The Department for Education announced on Monday it would consult on plans to change adult-child ratios for two-year-olds in nurseries from 1:4 to 1:5, a move it said could decrease childcare costs by up to 15 per cent.

With the price of childcare outpacing wages and with inflation driving a broader squeeze on incomes, the government pledged the change would drive down costs for parents. But leaders in the sector said it failed to address the long-term underfunding that is pushing up bills.

“The government is wasting its time consulting on relaxing ratios, rather than just admitting that if we want to have affordable, quality, sustainable care and early education . . . we need to invest substantially more,” Neil Leitch, chief executive of the Early Years Alliance, a sector membership organisation, said.

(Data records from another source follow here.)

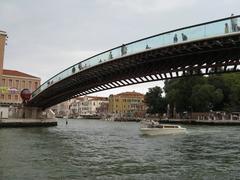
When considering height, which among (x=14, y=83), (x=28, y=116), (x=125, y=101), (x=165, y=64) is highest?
(x=125, y=101)

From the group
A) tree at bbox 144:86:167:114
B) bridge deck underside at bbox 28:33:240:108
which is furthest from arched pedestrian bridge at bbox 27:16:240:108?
tree at bbox 144:86:167:114

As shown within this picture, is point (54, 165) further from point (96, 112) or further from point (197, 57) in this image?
point (96, 112)

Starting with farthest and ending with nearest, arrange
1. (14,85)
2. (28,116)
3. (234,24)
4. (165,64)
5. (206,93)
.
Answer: (206,93)
(14,85)
(28,116)
(165,64)
(234,24)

Unaffordable childcare is fast becoming a hot topic for Downing Street. According to the latest survey by Coram Family and Childcare, a charity that promotes children’s rights, childcare costs have increased 60 per cent in cash terms between 2010 and 2021, twice as fast as average earnings, and a full-time nursery place for an under-two in London is now £19,000 a year.

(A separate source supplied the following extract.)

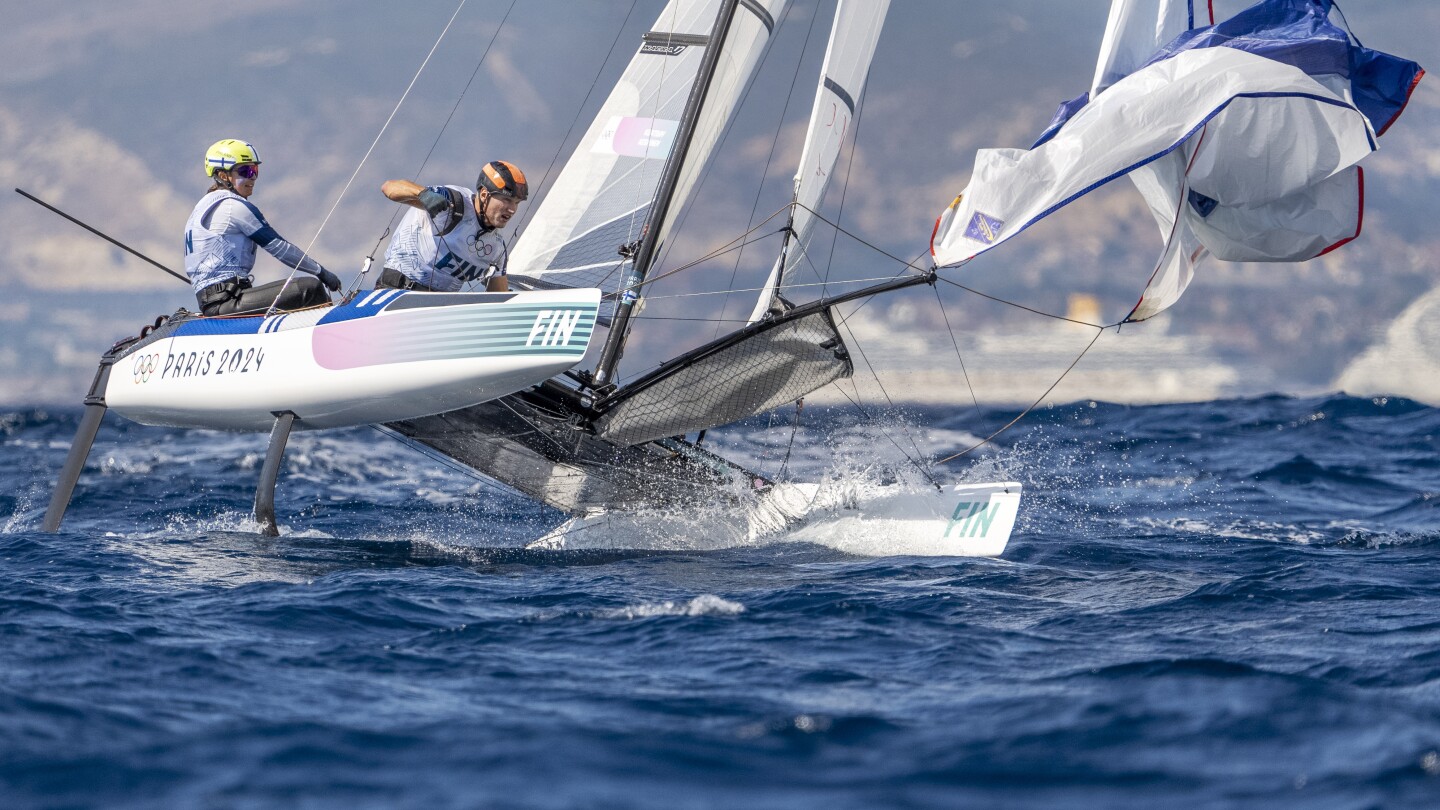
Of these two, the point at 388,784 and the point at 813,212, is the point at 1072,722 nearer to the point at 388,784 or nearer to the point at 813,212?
the point at 388,784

The availability of childcare has fallen during the pandemic, with only 57 per cent of local authorities reporting enough childcare for under-twos, and the number of parents accessing government support has “plummeted”, according to the charity.

To tackle the problem, and encourage women to return to work, the government has pinned its hopes on increasing childcare places by cutting “red tape”.

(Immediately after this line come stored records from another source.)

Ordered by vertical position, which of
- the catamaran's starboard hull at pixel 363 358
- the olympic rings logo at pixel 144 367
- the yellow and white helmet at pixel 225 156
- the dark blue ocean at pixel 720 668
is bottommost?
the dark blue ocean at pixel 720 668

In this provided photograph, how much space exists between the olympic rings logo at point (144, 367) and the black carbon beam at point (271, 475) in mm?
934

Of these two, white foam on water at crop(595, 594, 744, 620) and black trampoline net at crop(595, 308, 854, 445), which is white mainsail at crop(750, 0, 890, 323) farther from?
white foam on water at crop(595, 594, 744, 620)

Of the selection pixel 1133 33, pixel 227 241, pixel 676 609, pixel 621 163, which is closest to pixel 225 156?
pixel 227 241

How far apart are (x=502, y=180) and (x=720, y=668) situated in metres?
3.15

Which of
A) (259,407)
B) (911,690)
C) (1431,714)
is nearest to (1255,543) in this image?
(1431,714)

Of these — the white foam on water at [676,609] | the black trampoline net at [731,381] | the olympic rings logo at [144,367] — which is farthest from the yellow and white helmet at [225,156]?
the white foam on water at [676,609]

It said relaxing the supervisor-child ratio would give providers more flexibility, driving down costs while maintaining safety, quality and care, and bring England in line with other countries including Scotland.

The government pledged to reduce the burden of inspection and quality standards, and provide financial support to reduce the upfront costs of being a childminder.

It will also launch a campaign to increase the take-up of tax-free childcare, which is worth up to £2,000 a year but had helped only about one-quarter of the children eligible for it.

Will Quince, minister for children and families, said the changes would “allow providers to provide services more flexibly and make sure funding gets where it is needed most”.

However Leitch said the idea that “meaningful reform” could be achieved without the government spending “a single extra penny” was “laughable”.

The government currently funds 15-30 hours of childcare for three- and four-year-olds, but providers say this falls far short of covering costs, and younger children receive much less support.

An investigation by the Early Years Alliance last year found civil servants estimated early-years places cost an average of £7.49 per hour — far less than the £4.89 average received by local authorities.

“The government has been knowingly underfunding the early-years sector for years, and it is this — not ‘red tape’ — that is driving up early-years costs, and keeping pay levels in the sector so low that 40 per cent of our workforce are actively considering leaving,” said Leitch.

Bridget Phillipson, Labour shadow secretary of state for education, said the announcement was “pathetic” and that tweaking ratios would make no difference to costs for parents.

“The government is out of ideas,” she said.